SUPPLIED ENTRIES —
#####

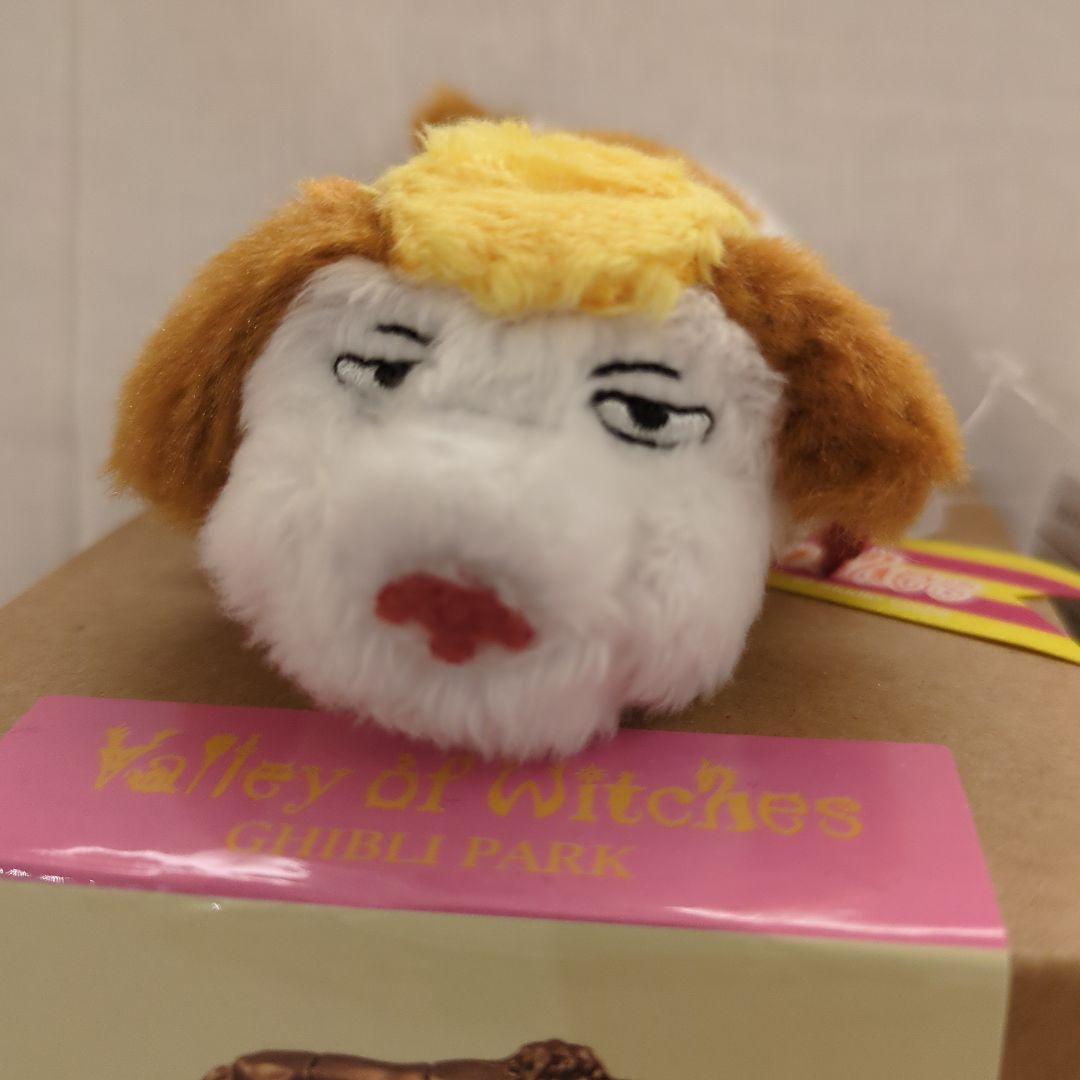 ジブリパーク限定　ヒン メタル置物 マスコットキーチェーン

#####

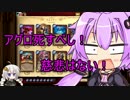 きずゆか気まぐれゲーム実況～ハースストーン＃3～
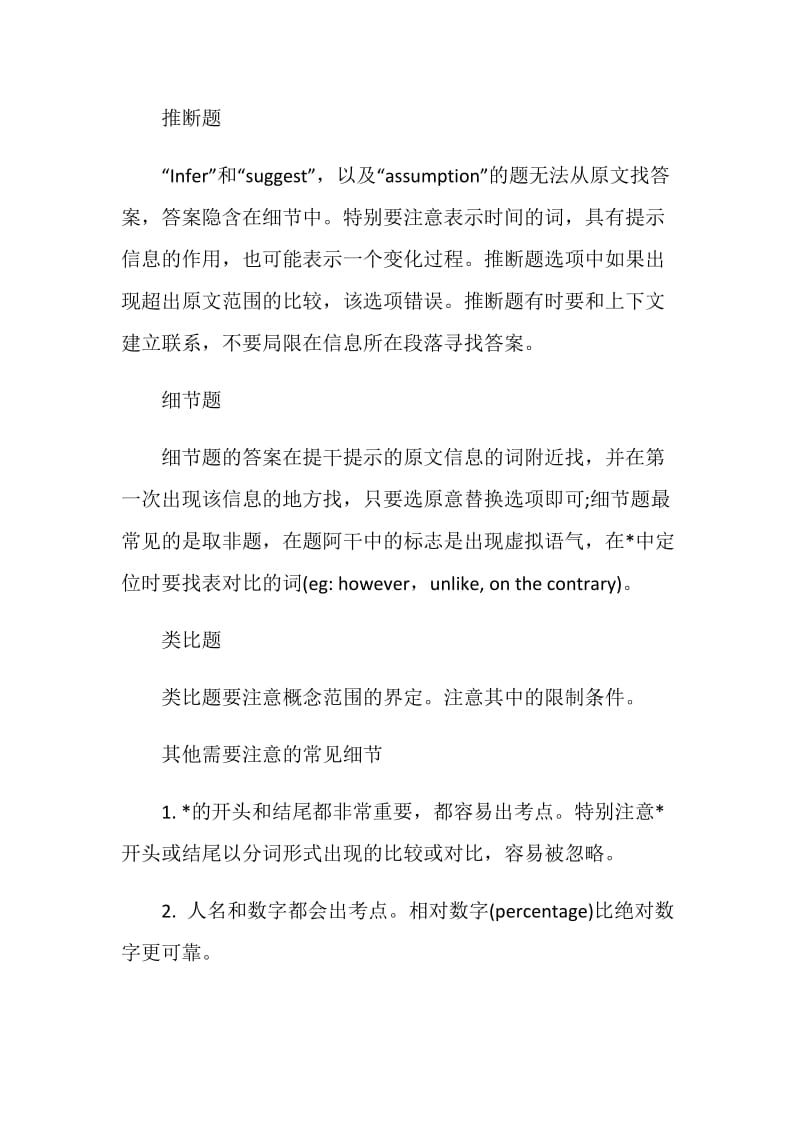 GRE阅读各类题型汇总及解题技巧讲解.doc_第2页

#####

WORK ORDER — Within the entries above, the lines from the one containing "きずゆか気まぐれゲーム実況～ハースストーン＃3～" through the one containing "GRE阅读各类题型汇总及解题技巧讲解.doc_第2页" are to be transcribed exactly, ends included, pictures excluded.

PROBLEM SOLUTION —
 きずゆか気まぐれゲーム実況～ハースストーン＃3～
 GRE阅读各类题型汇总及解题技巧讲解.doc_第2页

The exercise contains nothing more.